◆ **TASK TO CARRY OUT**:
Answer these questions using the article about KI's mining moratorium:
(a) Which company do KI and the conservation groups want the Ontario Securities Commission to investigate?
(b) What is Justin Duncan's job?
(c) What will the Ontario Mining Act require of all new mines?

◆ **PAGE TEXT**:
_ _ _ _ _

Today four conservation groups have joined with the northern Ontario Oji-Cree community Kitchenuhmaykoosib Inninuwug or “KI” to request the Ontario Securities Commission investigate junior exploration company God’s Lake Resources (stock symbol GLR). KI and the groups are concerned that GLR may have made misleading statements in its public filings. The company’s documents suggest the company was making progress towards an agreement with KI to allow exploration on leases and claims held by GLR and within KI’s traditional territory.
“Despite repeated correspondence from KI that it had placed a moratorium on all mining exploration in their homeland, from what we have reviewed, GLR has not yet communicated this risk to their investors” said Justin Duncan, staff lawyer at Ecojustice, “as a result, we have asked the Securities Commission to investigate whether GLR has violated the Ontario Securities Act.”
“The KI moratorium on mining exploration is no secret” said KI Chief Donny Morris. “We have said in writing, we have said on Youtube, we have said it on the radio and we have said from jail and wewill say it again: KI want no mining exploration on our homeland until we complete our own planning for the KI territory. Under KI law and the United Nations Declaration on the Rights of Indigenous Peoples, KI have the right to say no to unwanted mining exploration and we are exercising that right.”
KI’s ongoing opposition is material to GLR’s business operations because the Ontario Mining Act will require that all new mines be in agreement with a community land use plan. The fact that GLR claims and leases are in an area that has a large historic cemetery and many other important community values has heightened KI’s concern about the proposed exploration activities or future mining.

_ _ _ _ _

[Source data]
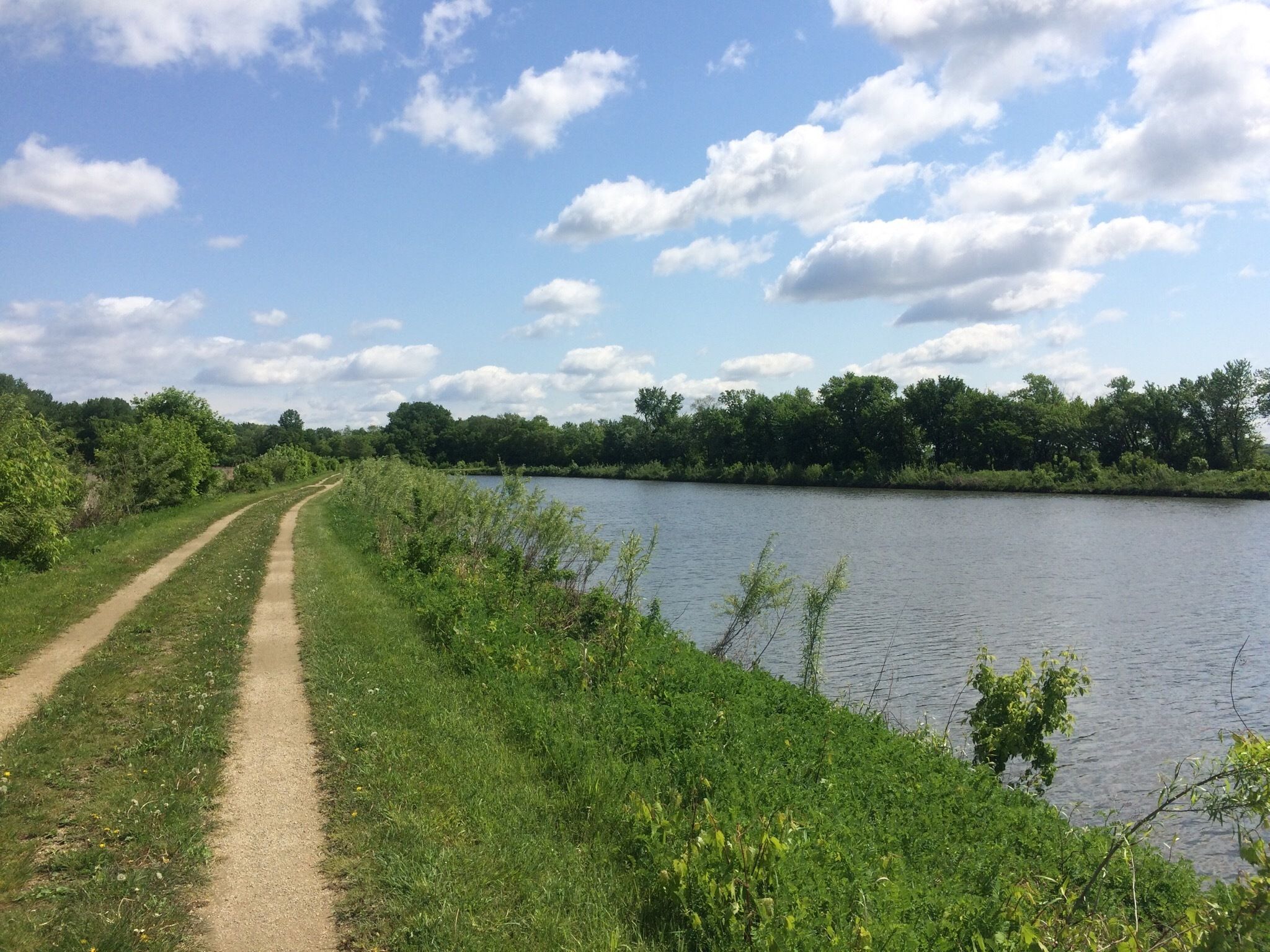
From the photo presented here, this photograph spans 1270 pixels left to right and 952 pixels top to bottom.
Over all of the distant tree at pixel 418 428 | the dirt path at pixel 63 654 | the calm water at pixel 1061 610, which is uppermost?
the distant tree at pixel 418 428

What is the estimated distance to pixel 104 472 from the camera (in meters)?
30.4

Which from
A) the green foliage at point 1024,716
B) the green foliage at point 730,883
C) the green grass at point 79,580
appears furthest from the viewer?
the green grass at point 79,580

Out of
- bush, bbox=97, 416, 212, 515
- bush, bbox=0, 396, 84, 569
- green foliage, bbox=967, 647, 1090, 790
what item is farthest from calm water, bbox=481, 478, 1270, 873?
bush, bbox=97, 416, 212, 515

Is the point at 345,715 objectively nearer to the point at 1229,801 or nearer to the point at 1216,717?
the point at 1229,801

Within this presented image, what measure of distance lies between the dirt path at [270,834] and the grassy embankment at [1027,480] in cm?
4234

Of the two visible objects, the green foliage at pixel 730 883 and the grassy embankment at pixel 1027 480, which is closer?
the green foliage at pixel 730 883

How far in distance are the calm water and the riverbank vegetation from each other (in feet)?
44.9

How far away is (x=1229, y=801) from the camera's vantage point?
443 centimetres

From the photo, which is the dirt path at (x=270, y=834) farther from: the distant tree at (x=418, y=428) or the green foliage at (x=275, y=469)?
the distant tree at (x=418, y=428)

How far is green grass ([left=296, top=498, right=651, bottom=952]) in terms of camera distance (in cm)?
527

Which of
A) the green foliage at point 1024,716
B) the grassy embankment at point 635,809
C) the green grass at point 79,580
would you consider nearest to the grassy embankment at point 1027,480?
the green grass at point 79,580

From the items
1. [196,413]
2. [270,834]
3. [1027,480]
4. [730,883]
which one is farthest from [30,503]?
[1027,480]

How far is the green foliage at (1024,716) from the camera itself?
983cm

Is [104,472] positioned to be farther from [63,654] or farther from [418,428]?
[418,428]
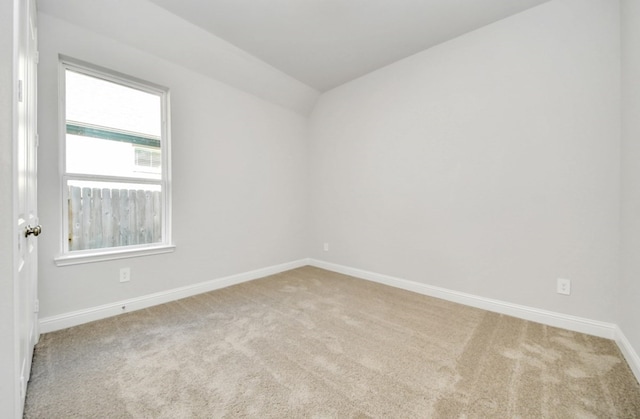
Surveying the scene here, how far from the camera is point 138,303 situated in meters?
2.48

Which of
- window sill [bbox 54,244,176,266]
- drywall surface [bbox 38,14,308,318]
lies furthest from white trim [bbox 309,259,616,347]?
window sill [bbox 54,244,176,266]

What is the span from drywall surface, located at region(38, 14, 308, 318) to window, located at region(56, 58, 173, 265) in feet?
0.32

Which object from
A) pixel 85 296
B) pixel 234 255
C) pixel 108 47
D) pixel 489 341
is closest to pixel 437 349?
pixel 489 341

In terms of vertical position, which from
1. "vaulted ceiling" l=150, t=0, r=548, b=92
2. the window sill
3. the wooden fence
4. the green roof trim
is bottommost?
the window sill

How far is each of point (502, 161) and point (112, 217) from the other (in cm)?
383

_ _ _ _ _

◆ **ANSWER TO THIS EXERCISE**:
(a) God's Lake Resources (GLR)
(b) Staff lawyer at Ecojustice
(c) That they be in agreement with a community land use plan